Military skills (Axe dwarf, dodge ect)
This one is a toss up, if your building an army early a few points wouldn’t go a miss but your dwarves can train this skills on their own time as well.
All medical (Wound dresser, Diagnostician)
I put 1 or 2 points in all of these skills for my fort Doctor.
The dwarf with the most social skill becomes the “Expedition Leader” by default and will use these skills the most.
Note: If you would like to save on time and skill points I make my social dwarf have 1 rank in all social skills then I make them my book keeper, broker, and manager. I don’t put any points into these other skills because the will level up on their own naturally.
This skill lets you know how much everything is worth when opening your status screen, I don’t put points into this since it will get trained as your broker trades with merchants.
This to me was the single most important skill in the game, at the same time I never put points into this since even at 0 points it’s just as effective as if it was legendary.
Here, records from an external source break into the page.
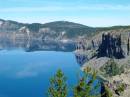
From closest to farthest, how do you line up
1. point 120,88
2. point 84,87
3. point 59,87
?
point 84,87 → point 59,87 → point 120,88

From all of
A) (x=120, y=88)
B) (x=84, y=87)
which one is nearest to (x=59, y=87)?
(x=84, y=87)

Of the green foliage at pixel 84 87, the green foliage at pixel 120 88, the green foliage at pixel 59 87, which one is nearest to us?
the green foliage at pixel 84 87

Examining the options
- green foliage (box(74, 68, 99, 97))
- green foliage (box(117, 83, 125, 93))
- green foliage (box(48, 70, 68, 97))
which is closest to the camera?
green foliage (box(74, 68, 99, 97))

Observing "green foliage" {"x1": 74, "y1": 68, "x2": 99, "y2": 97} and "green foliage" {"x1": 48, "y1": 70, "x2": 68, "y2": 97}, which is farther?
"green foliage" {"x1": 48, "y1": 70, "x2": 68, "y2": 97}

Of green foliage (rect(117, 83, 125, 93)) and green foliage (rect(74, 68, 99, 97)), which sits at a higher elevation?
green foliage (rect(74, 68, 99, 97))

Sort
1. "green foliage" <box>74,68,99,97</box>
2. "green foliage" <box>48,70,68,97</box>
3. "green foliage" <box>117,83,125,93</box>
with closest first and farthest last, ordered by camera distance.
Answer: "green foliage" <box>74,68,99,97</box> < "green foliage" <box>48,70,68,97</box> < "green foliage" <box>117,83,125,93</box>

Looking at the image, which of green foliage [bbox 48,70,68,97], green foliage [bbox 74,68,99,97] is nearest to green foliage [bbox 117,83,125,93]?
green foliage [bbox 48,70,68,97]

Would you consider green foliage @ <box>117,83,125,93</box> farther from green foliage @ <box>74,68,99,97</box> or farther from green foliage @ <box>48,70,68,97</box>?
green foliage @ <box>74,68,99,97</box>

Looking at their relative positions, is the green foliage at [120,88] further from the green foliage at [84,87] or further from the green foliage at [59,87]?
the green foliage at [84,87]

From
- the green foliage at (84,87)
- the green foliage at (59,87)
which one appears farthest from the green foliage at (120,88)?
the green foliage at (84,87)

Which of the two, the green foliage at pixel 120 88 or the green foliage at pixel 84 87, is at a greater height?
the green foliage at pixel 84 87

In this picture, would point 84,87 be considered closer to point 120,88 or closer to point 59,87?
point 59,87

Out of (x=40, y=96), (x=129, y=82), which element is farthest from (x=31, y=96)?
(x=129, y=82)

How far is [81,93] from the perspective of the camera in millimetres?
63938
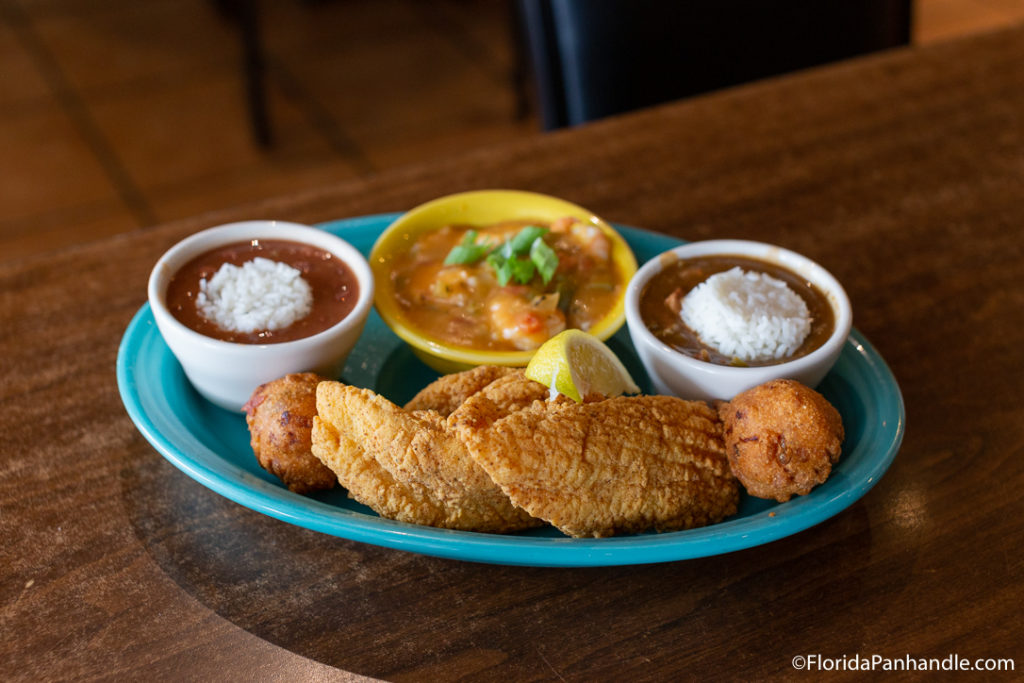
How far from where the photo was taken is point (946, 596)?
1.46 meters

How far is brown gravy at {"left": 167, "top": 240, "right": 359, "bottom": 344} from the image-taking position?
177 centimetres

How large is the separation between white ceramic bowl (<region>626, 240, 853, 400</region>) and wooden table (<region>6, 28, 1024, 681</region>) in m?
0.23

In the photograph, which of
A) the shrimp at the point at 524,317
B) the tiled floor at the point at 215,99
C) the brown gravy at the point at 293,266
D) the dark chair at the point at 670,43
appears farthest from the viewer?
the tiled floor at the point at 215,99

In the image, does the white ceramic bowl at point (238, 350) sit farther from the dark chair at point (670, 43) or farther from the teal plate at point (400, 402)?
the dark chair at point (670, 43)

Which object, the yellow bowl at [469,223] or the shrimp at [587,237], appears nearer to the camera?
the yellow bowl at [469,223]

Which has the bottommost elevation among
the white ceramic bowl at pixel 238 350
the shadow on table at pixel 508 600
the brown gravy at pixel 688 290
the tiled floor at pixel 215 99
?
the tiled floor at pixel 215 99

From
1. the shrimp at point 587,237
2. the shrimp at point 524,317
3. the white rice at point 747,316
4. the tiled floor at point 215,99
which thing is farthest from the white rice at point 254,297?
the tiled floor at point 215,99

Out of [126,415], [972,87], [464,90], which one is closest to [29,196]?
[464,90]

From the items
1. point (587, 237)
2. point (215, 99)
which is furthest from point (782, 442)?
point (215, 99)

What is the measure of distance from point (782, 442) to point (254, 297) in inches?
39.7

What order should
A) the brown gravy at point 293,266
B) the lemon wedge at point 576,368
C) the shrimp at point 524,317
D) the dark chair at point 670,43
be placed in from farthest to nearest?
the dark chair at point 670,43
the shrimp at point 524,317
the brown gravy at point 293,266
the lemon wedge at point 576,368

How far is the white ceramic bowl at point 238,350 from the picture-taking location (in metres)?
1.68

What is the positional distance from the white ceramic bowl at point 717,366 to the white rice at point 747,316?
0.18ft

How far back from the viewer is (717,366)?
166 cm
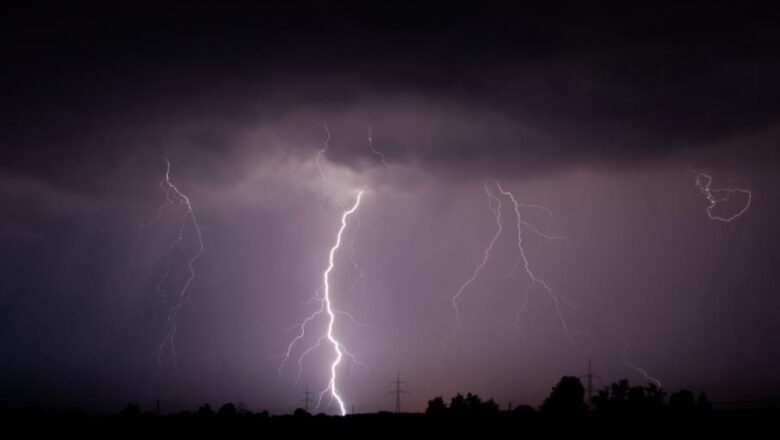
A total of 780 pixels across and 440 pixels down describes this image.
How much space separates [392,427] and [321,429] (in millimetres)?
2636

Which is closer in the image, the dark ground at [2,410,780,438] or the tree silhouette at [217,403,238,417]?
the dark ground at [2,410,780,438]

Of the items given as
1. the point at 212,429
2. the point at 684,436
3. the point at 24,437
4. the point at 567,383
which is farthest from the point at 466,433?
the point at 567,383

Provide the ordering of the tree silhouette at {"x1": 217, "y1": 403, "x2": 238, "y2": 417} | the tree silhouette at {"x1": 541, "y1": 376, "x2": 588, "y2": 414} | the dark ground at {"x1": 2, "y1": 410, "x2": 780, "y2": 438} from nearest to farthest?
the dark ground at {"x1": 2, "y1": 410, "x2": 780, "y2": 438}
the tree silhouette at {"x1": 217, "y1": 403, "x2": 238, "y2": 417}
the tree silhouette at {"x1": 541, "y1": 376, "x2": 588, "y2": 414}

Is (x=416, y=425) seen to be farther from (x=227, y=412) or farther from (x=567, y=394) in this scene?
(x=567, y=394)

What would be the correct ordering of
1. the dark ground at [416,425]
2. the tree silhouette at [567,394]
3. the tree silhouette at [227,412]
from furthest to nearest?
→ 1. the tree silhouette at [567,394]
2. the tree silhouette at [227,412]
3. the dark ground at [416,425]

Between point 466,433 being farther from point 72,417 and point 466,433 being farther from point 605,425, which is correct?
point 72,417

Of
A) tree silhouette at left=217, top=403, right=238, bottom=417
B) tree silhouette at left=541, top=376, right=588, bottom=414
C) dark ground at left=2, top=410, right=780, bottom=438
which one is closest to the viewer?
dark ground at left=2, top=410, right=780, bottom=438

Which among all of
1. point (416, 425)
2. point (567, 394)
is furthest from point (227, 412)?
point (567, 394)

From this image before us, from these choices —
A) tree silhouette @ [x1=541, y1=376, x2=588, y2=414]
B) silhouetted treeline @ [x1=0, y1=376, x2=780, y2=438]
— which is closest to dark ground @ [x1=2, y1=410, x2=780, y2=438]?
silhouetted treeline @ [x1=0, y1=376, x2=780, y2=438]

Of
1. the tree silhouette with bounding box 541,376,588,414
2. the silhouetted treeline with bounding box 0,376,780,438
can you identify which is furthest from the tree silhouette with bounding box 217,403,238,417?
the tree silhouette with bounding box 541,376,588,414

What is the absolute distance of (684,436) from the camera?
920 inches

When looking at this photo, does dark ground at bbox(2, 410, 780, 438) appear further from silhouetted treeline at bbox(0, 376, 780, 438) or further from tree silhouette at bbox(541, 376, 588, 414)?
tree silhouette at bbox(541, 376, 588, 414)

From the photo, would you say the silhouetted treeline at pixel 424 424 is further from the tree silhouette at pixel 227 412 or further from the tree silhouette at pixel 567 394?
→ the tree silhouette at pixel 567 394

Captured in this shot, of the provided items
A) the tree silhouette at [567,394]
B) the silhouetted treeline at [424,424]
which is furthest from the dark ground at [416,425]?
the tree silhouette at [567,394]
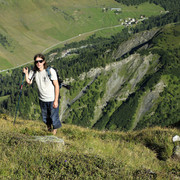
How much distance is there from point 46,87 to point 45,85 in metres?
0.11

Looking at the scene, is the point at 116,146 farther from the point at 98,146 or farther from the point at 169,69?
the point at 169,69

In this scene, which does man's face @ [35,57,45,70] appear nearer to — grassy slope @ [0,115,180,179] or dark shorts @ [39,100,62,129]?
dark shorts @ [39,100,62,129]

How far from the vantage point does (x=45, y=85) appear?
11.4 m

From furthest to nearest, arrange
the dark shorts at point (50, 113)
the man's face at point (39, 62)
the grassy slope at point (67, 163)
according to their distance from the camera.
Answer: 1. the dark shorts at point (50, 113)
2. the man's face at point (39, 62)
3. the grassy slope at point (67, 163)

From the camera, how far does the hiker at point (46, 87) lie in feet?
36.9

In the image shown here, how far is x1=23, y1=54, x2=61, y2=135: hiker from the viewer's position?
11250 mm

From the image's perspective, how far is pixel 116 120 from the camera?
650 feet

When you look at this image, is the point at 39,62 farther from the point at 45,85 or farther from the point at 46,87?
the point at 46,87

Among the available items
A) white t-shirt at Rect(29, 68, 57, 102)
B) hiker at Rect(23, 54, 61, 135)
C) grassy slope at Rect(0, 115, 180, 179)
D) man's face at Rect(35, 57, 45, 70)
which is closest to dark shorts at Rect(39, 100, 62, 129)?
hiker at Rect(23, 54, 61, 135)

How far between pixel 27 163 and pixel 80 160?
5.51 feet

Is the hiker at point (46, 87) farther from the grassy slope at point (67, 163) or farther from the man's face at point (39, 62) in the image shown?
the grassy slope at point (67, 163)

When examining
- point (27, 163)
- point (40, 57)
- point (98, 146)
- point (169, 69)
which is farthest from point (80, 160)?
point (169, 69)

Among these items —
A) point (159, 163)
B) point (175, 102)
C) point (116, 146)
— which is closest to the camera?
point (159, 163)

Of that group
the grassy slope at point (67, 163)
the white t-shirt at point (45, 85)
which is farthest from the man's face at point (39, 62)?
the grassy slope at point (67, 163)
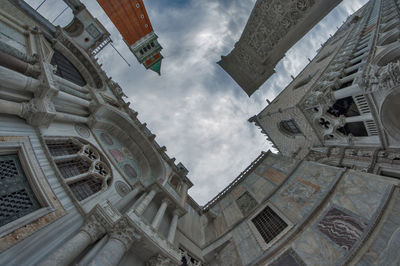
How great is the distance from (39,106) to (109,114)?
253 inches

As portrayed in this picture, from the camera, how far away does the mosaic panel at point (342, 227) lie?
6120 millimetres

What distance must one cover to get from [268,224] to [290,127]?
10.4 meters

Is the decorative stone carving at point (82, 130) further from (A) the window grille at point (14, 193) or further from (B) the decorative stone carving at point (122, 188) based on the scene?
(A) the window grille at point (14, 193)

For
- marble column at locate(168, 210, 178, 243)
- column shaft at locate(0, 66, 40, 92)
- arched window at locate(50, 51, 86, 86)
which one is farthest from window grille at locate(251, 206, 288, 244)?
arched window at locate(50, 51, 86, 86)

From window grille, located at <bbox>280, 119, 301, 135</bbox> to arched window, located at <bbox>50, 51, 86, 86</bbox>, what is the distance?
18422mm

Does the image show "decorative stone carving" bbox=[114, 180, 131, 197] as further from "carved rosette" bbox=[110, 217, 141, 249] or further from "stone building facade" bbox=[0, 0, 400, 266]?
"carved rosette" bbox=[110, 217, 141, 249]

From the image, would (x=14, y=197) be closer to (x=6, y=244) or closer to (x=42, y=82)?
(x=6, y=244)

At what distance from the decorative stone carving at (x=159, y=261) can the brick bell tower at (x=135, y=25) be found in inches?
853

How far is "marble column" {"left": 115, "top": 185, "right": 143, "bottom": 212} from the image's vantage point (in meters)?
9.27

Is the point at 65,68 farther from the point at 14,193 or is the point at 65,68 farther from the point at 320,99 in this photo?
the point at 320,99

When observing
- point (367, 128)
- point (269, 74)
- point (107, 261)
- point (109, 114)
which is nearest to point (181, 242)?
point (107, 261)

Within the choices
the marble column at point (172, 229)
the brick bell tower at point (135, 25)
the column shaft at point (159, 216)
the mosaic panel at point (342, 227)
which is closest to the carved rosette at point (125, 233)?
the column shaft at point (159, 216)

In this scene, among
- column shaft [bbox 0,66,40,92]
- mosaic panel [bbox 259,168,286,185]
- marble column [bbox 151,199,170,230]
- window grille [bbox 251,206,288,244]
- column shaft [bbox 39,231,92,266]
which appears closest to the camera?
column shaft [bbox 39,231,92,266]

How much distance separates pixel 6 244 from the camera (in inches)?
160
When you assign a dwarf as a bookkeeper and give them a chair + table AND set them up to give full reports you will know EXACTLY how much food/stone/plants ect you ACTUALLY have. Ya that’s dwarf fortress will only give you a rough estimate on how many supplies you actually have with you till you have a bookkeeper. Till you have one your inventory is a mess, do you have 20 seeds or 28 seeds? Who knows!
You can mix and match your skills as you see fit and with DT you can figure out which dwarves are suited to each role. Honestly this is only of minor importance because soon you will get immigrants coming to your fort and your initial 7 dwarfs will become just another statistic in the crowd.
Note: Dwarf Hack, that little command prompt like box that we mentioned WAY back at the beginning? I use the Enable Labormanager command once I have my embark set up and that script will automatically assign dwarves to whatever job I need doing in the fort, from smithing to digging. It’s not perfect but it’s a lot easier than trying to manage 200 dwarves by myself.